Reading text -

Freddie Bentley, 22, said he thought the schools’ curriculum on the devastating conflict should be cut back because it was “so intense”.

Bentley, who appeared on The Circle, told Good Morning Britain today: “It was a hard situation, World War 2, I don’t want anyone to think I’m being disrespectful.”

He added: “I remember learning it as a child thinking ‘Oh my God it’s so intense’.”

He thought that any mental health issues a youngster may have could be worsened by learning about the war that saw the Allied forces defeat Nazi Germany.

He told the show’s presenters Ben Shephard and Kate Garraway: “’I don’t think encouraging death or telling people how many people died in the world war is going to make it better.”

Instead of youngsters learning about the horrendous war that claimed at least 70million lives, Bentley suggested schools could instruct pupils in topics such as understanding Brexit and how to get a mortgage.

Raw records -
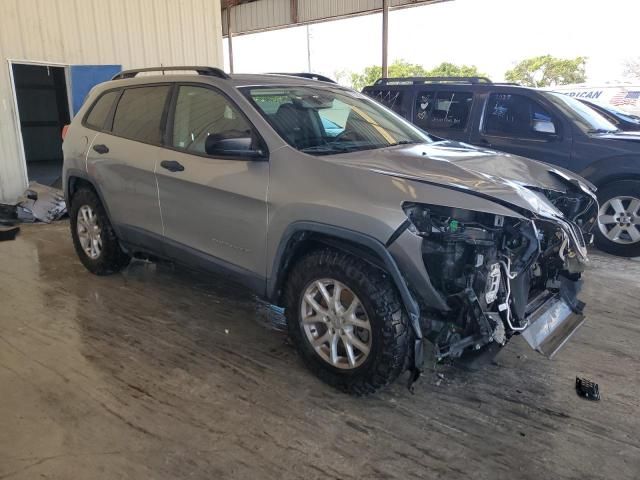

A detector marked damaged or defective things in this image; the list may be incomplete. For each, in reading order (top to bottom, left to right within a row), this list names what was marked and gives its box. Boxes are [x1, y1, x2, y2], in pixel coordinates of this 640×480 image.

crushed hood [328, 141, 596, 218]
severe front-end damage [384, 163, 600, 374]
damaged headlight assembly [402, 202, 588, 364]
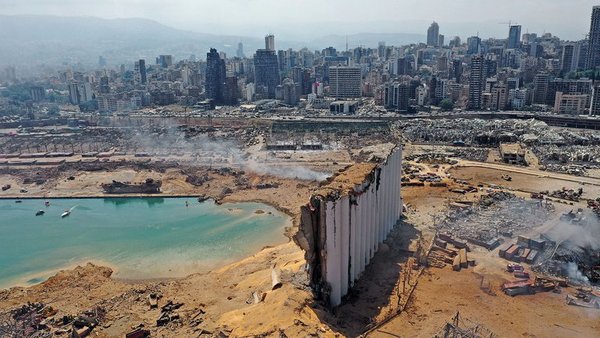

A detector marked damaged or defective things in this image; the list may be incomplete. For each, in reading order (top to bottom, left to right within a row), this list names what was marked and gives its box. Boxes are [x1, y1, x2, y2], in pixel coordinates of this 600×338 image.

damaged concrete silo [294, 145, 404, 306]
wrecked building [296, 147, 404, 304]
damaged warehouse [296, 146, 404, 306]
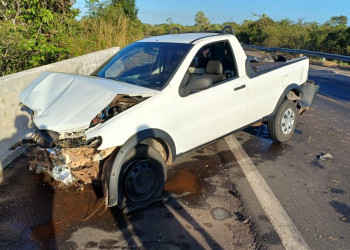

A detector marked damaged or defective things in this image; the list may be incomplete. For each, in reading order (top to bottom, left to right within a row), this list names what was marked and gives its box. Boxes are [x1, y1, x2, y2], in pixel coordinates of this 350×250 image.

Brief -
Please name the two topics that, according to the news excerpt about Freddie Bentley, he suggested schools could teach instead of the war.

Response to this task -
Understanding Brexit and how to get a mortgage.